モーションキャプチャーによる簡単な解析方法と使い方の事例

モーションキャプチャー実践入門ガイド


モーションキャプチャー手順

まず、計測したいものの「動く空間」を決め、範囲を決定する。

人間の歩行を計測したい場合や、立ち上がりやジャンプ等その場での動きを計測したい場合などで計測範囲は違ってきます。計測したい動きが全て収まる範囲を決定します。





決めた範囲の四隅にキャリブレーションポールを立てる。

範囲を決めたら、その範囲を囲むようにキャリブレーションポールを垂直に設置します。例えば左右方向に3m、前後方向に2m、高さ方向に2mの範囲を決めた場合、通常は床に2m×3mの4角形を設定し4隅に印を付けます。4隅の印の上にキャリブレーションポール2mを立てます。キャリブレーションポールは垂直に立てて下さい。








キャリブレーションが全て写る場所にカメラを設置する。

2台以上のカメラからキャリブレーションが全て写るように設置します。キャリブレーションに付いているマーカーが重なって見えなくなっていないか、床から高さ2mのポールが全て見えているかなど確認します。写らない場合はカメラの位置を移動させたり、カメラのレンズを交換したりして対応する必要があります。
また、実際の動きを撮影するときの事も想定し、計測したいマーカーが2台のカメラから見えなくならないようにカメラの角度も調整します。多くの場合2台のカメラを40度くらいの角度で設置します。あまり角度が狭くなると精度が悪くなり、角度を広くしすぎると計測マーカーが隠れて見えなくなる場合が増えます。




キャリブレーションを撮影する。

カメラと、パソコンにセットした画像入力ツールが接続されている状態で画像をパソコンに取り込みます。2台以上のカメラからの映像を同時に取り込んで下さい。この後、絶対にカメラの位置を動かしたり、レンズのズーム倍率変更しないで下さい。




3次元計測ソフトで、キャリブレーションの精度を確認する。

撮影されたキャリブレーション画像を使用して、3次元計測ソフトでキャリブレーションを行います。
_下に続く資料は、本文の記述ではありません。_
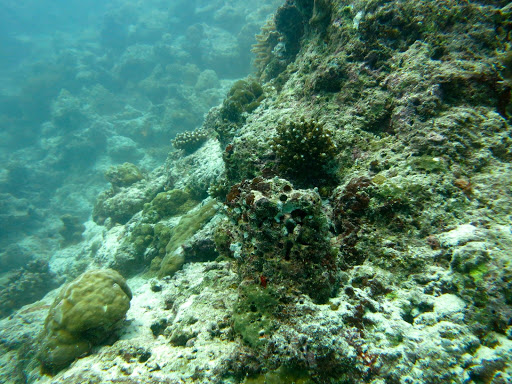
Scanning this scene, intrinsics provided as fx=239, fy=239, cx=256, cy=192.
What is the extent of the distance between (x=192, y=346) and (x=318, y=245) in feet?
6.07

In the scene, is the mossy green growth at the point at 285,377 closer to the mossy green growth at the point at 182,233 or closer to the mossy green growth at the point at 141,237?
the mossy green growth at the point at 182,233

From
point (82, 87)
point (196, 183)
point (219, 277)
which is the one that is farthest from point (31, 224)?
point (219, 277)

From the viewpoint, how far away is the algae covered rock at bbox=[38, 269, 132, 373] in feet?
11.2

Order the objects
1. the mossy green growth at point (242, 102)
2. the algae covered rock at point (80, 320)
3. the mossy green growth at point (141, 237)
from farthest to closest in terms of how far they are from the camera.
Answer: the mossy green growth at point (141, 237), the mossy green growth at point (242, 102), the algae covered rock at point (80, 320)

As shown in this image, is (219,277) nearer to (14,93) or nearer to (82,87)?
(82,87)

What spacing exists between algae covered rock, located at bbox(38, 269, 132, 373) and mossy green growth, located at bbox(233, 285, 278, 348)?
2.48 m

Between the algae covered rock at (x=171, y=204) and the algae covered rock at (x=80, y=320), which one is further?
the algae covered rock at (x=171, y=204)

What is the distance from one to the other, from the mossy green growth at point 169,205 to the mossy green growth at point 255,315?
6.12 m

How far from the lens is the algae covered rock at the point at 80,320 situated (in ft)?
11.2

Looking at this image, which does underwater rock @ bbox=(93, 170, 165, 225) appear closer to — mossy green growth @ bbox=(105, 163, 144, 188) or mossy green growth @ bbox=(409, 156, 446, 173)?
mossy green growth @ bbox=(105, 163, 144, 188)

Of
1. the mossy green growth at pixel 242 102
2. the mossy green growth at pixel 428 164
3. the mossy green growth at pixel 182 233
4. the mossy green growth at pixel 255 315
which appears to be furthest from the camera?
the mossy green growth at pixel 242 102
通常キャリブレーションの精度が確認できますので、必要な精度が得られない場合は、再度キャリブレーションポールの位置や撮影状態を確認して下さい。




実際に計測したい動作を撮影すると同時にパソコンに画像を取り込む。

キャリブレーションの設定が全て終了したら、実際に計測したい動作の撮影を行います。画像入力ツールを使い、撮影すると同時にパソコンに動作の映像を取り込みます。カメラを動かさない状態で、同じ範囲での動作は何度でも取り込んでおいて、後から解析する事が可能です。(リアルタイムで計測するシステムも有ります)
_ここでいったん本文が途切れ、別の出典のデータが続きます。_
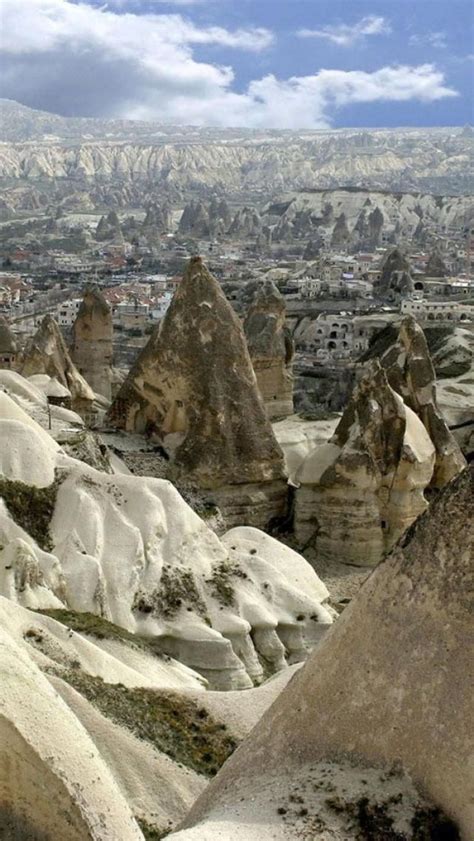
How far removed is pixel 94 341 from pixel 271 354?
4.46 metres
パソコンに取り込んだ画像を、3次元計測ソフトで解析する。

取り込まれた画像から、マーカーの動きを自動追跡し3次元位置座表を計測します。マーカーが隠れる場合の隠れ点処理の設定や、隠れるマーカーを手動で計測する設定などがソフトには用意されています。




計測結果を出力する。

解析ソフト(結果表示ソフト)で計測結果をビジュアルに表示します。人間の動きをアニメーション表示したり計測ポイントの座標値、速度、加速度、距離、など様々な計測データを数値やグラフで表示します。